Jauh sebelum Presiden Joko Widodo memberi peringatan keras untuk mewaspadai penceramah radikal yang disampaikan pada Rapat Pimpinan TNI – Polri di Mabes TNI, Jakarta, Selasa (1/3/2022).
Dikretur Pencegahan BNPT Brigjen Ahmad Nurwakhid mengatakan, radikalisme adalah paham yang menjiwai aksi terorisme. Karena itu, BNPT sejak dini terus memberikan perhatian serius pada persoalan radikalisme.
“Radikalisme merupakan sebuah proses tahapan menuju terorisme yang selalu memanipulasi dan mempolitisasi agama,” tegas Nurwakhid dalam keterangan tertulis, Sabtu (5/3/2022).
Pada kesempatan itu, Nurwakhid menjelaskan terkait indikator-indikator materi radikalisme yang disampaikan oleh penceramah. Setidaknya ada lima indikator yang disampaikannya.
Pertama, mengajarkan ajaran yang anti Pancasila dan pro ideologi khilafah transnasional.

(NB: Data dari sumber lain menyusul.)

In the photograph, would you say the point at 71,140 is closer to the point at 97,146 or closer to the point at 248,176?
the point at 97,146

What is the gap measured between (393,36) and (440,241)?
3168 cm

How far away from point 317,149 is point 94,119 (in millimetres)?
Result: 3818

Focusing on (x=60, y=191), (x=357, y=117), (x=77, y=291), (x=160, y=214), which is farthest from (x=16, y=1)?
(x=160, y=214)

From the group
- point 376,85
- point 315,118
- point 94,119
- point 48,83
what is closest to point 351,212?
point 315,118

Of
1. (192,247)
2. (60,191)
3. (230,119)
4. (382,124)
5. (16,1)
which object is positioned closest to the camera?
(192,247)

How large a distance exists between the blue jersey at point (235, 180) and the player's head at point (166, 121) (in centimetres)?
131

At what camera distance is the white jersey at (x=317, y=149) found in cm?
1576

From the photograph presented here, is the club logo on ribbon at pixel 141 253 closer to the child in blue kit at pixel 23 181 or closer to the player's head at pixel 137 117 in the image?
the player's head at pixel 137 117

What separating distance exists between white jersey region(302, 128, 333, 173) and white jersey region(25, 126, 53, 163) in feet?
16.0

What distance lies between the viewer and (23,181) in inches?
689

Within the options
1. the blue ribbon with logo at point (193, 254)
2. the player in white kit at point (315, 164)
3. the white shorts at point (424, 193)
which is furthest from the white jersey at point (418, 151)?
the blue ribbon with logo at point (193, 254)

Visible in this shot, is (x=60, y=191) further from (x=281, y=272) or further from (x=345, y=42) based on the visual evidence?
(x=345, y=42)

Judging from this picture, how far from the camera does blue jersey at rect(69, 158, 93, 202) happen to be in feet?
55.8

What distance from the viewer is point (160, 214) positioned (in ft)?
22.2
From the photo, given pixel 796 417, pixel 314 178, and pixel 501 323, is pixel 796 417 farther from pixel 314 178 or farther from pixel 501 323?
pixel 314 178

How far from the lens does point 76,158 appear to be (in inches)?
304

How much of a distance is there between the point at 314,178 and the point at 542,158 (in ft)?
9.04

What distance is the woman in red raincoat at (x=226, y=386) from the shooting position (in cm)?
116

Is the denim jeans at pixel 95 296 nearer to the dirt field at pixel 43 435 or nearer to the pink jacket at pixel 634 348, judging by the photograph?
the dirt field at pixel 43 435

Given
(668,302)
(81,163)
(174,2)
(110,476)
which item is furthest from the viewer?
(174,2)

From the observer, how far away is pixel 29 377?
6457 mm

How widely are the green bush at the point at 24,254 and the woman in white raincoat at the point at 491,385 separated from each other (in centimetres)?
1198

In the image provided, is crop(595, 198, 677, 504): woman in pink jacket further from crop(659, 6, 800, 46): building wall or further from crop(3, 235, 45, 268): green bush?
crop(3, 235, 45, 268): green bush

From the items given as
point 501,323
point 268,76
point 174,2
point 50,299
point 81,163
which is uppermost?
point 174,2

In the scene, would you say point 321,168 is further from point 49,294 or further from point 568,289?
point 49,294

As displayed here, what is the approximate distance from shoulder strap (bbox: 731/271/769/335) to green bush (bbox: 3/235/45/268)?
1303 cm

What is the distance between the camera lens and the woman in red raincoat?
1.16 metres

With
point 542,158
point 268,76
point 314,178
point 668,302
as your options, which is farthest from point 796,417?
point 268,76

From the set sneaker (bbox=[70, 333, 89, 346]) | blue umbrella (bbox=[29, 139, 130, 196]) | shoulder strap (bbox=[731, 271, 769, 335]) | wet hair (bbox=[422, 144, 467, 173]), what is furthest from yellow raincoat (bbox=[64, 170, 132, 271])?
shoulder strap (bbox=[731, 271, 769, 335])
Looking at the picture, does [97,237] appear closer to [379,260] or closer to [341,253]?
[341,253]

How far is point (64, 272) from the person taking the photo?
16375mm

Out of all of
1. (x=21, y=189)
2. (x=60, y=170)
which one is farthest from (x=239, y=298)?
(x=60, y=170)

Kedua, mengajarkan paham takfiri yang mengkafirkan pihak lain yang berbeda paham maupun berbeda agama.
Ketiga, menanamkan sikap anti pemimpin atau pemerintahan yang sah, dengan sikap membenci dan membangun ketidakpercayaan (distrust) masyarakat terhadap pemerintahan maupun negara melalui propaganda fitnah, adu domba, hate speech, dan sebaran hoaks.
Keempat, memiliki sikap eksklusif terhadap lingkungan maupun perubahan serta intoleransi terhadap perbedaan maupun keragaman (pluralitas).
Kelima, biasanya memiliki pandangan anti budaya ataupun anti kearifaan lokal keagamaan.
“Mengenali ciri-ciri penceramah jangan terjebak pada tampilan, tetapi isi ceramah dan cara pandang mereka dalam melihat persoalan keagamaan yang selalu dibenturkan dengan wawasan kebangsaan, kebudayaan dan keragaman,” kata Nurwakhid.
Nurwakhid menegaskan, strategi kelompok radikalisme memang bertujuan untuk menghancurkan Indonesia melalui berbagai strategi yang menanamkan doktrin dan narasi ke tengah masyarakat.
Kata Nurwakhid, ada tiga strategi yang dilakukan oleh kelompok radikalisme. yakni mengaburkan, menghilang bahkan menyesatkan sejarah bangsa, menghancurkan budaya dan kearifan lokal bangsa Indonesia, dan mengadu domba di antara anak bangsa dengan pandangan intoleransi dan isu SARA.
Strategi ini dilakukan dengan mempolitisasi agama yang digunakan untuk membenturkan agama dengan nasionalisme dan agama dengan kebudayaan luhur bangsa. Proses penanamanya dilakukan secara massif di berbagai sektor kehidupan masyarakat, termasuk melalui penceramah radikal tersebut.
“Inilah yang harus menjadi kewaspadaan kita bersama dan sejak awal untuk memutus penyebaran infiltrasi radikalisme ini salah satunya adalah jangan asal pilih undang penceramah radikal ke ruang-ruang edukasi keagamaan masyarakat,” pungkasnya.